Caeli was only a few years younger than her, but their childhoods had little in common. If Eilona had been raised in the heart of all the privilege that could be gained in Mireea, then Caeli had grown up in the veins that kept that luxury alive. Her parents had been bakers. When their daughter expressed an interest in becoming a mercenary, they sought out Aned Heast and asked him for advice. He had taken over Caeli’s education and, under his tutelage, the teenage girl was taught swords, knives, horses and all the various other skills that one needed to survive the profession of war. Once she had finished her training, Heast assigned her as the personal guard to Eilona’s mother.
Elan Wagan resisted and Eilona took his side, as much to spite her mother as to support him.
The event that led to Caeli’s appointment was the death of Joerl. He had guarded Eilona’s mother, father, stepfather and her, since her mother’s first marriage. Joerl had been a huge, brown-bearded white man whose downfall began when he was caught selling information about trade to merchants. Her mother and stepfather had approached him about it but upon hearing the accusation, Joerl had announced his innocence publicly and called upon the Captain of the Spine to recant. Heast had not, of course, and Joerl’s disgrace went from private to public, before it ended in the public shame of suicide.
‘His wife found him.’ Her stepfather was sitting alone in his office. Eilona had come to find him after hearing the news. His face, she remembered, had been one of grief. ‘He had cut open his stomach with a dagger.’ He took a deep, shuddering breath. ‘I told him not to challenge Heast. I told him he would not show mercy. I said he was not a man like me. But he did not listen, and now we will have a young woman of Heast’s choice thrust into our midst. A young spy to report to him.’
Caeli had moved into the Keep after the funeral. In hindsight, Eilona knew that everything she did came from within Eilona herself, and not the other woman, but that did not change what had happened. She spoke against Caeli’s appointment in public. In the midst of it, she realized that what she was doing was no more than hurting someone. She could still remember the starkness of the moment when she recognized that, the hollowness of it. But it did not stop her. She spoke about Caeli to trade representatives, to friends of the family, to other soldiers. She attacked Caeli’s family, her inexperience, her looks, everything that she could.

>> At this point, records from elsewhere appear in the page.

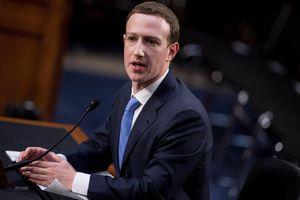 Mark Zuckerberg mất tới 15 tỷ USD trong năm bê bối của Facebook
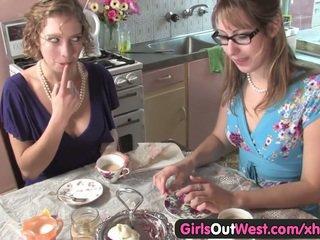 hq lesbians thumbnail, full babes vid, full fingering fuck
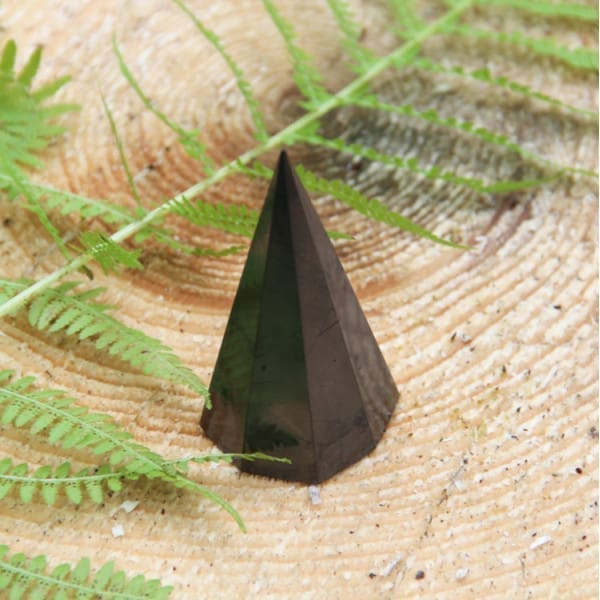 Polished octagonal shungite pyramid 70 mm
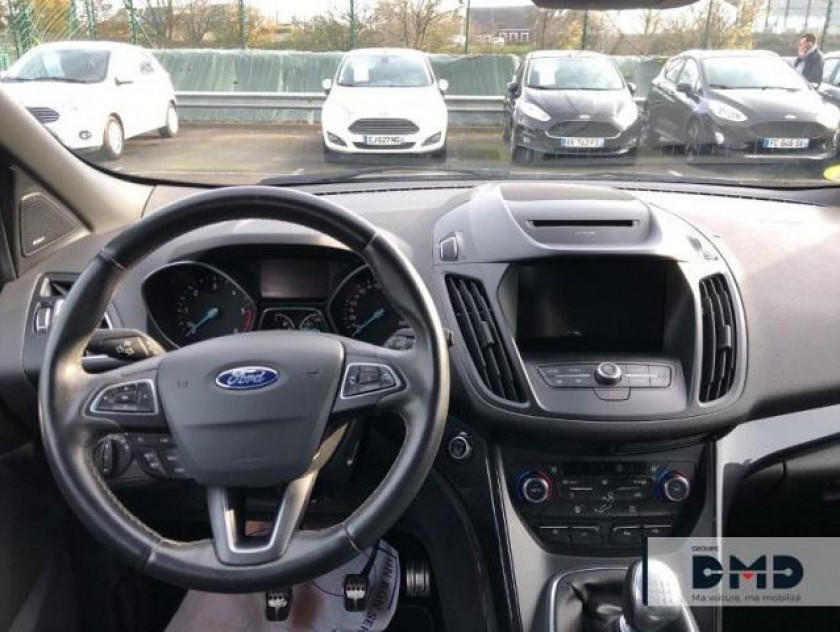 Ford Kuga 2.0 Tdci 180ch Stop&start St-line 4x4 - Visuel #5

She became so vitriolic that at one point her stepfather drew her aside and counselled her against what she was doing, but it was too late.
Caeli’s parents were assaulted in their home. The two men who did it were part of a fringe group in Mireea, supporting a cause Eilona could not even remember. They were within a breath of killing Caeli’s father, having tied her mother up, when the guard came home. One of the men survived long enough to tell Captain Heast why they had done it, for whom, and the public outcry that followed was one Eilona knew she deserved.
‘Things will be changing,’ her mother said, beside her, drawing her attention back to the now. Before them, fires were being lit in the camp. ‘Xrie and the Yeflam Guard will be leaving with Dvir. Captain Mills will also be going with half our force. I had to commit Kal Essa and the Brotherhood, as well. The force that remains here is to be led by Captain Oake. She is Xrie’s second in the Yeflam Guard.’
‘Why is she not going?’ Eilona asked.
‘Her right arm was badly broken in the evacuation of Yeflam. From what I understand, it hasn’t completely healed.’
‘She put off having the arm set properly,’ Caeli said. ‘Said that others had greater needs. A week after it was originally set, it had to be broken and reset again.’
‘Unfortunately,’ her mother continued, ‘Oake has more loyalty to Lian Alahn than Xrie does. That may become an issue later, but at the moment it is not. Our immediate concern is to ensure that you arrive in the Spires of Alati without incident.’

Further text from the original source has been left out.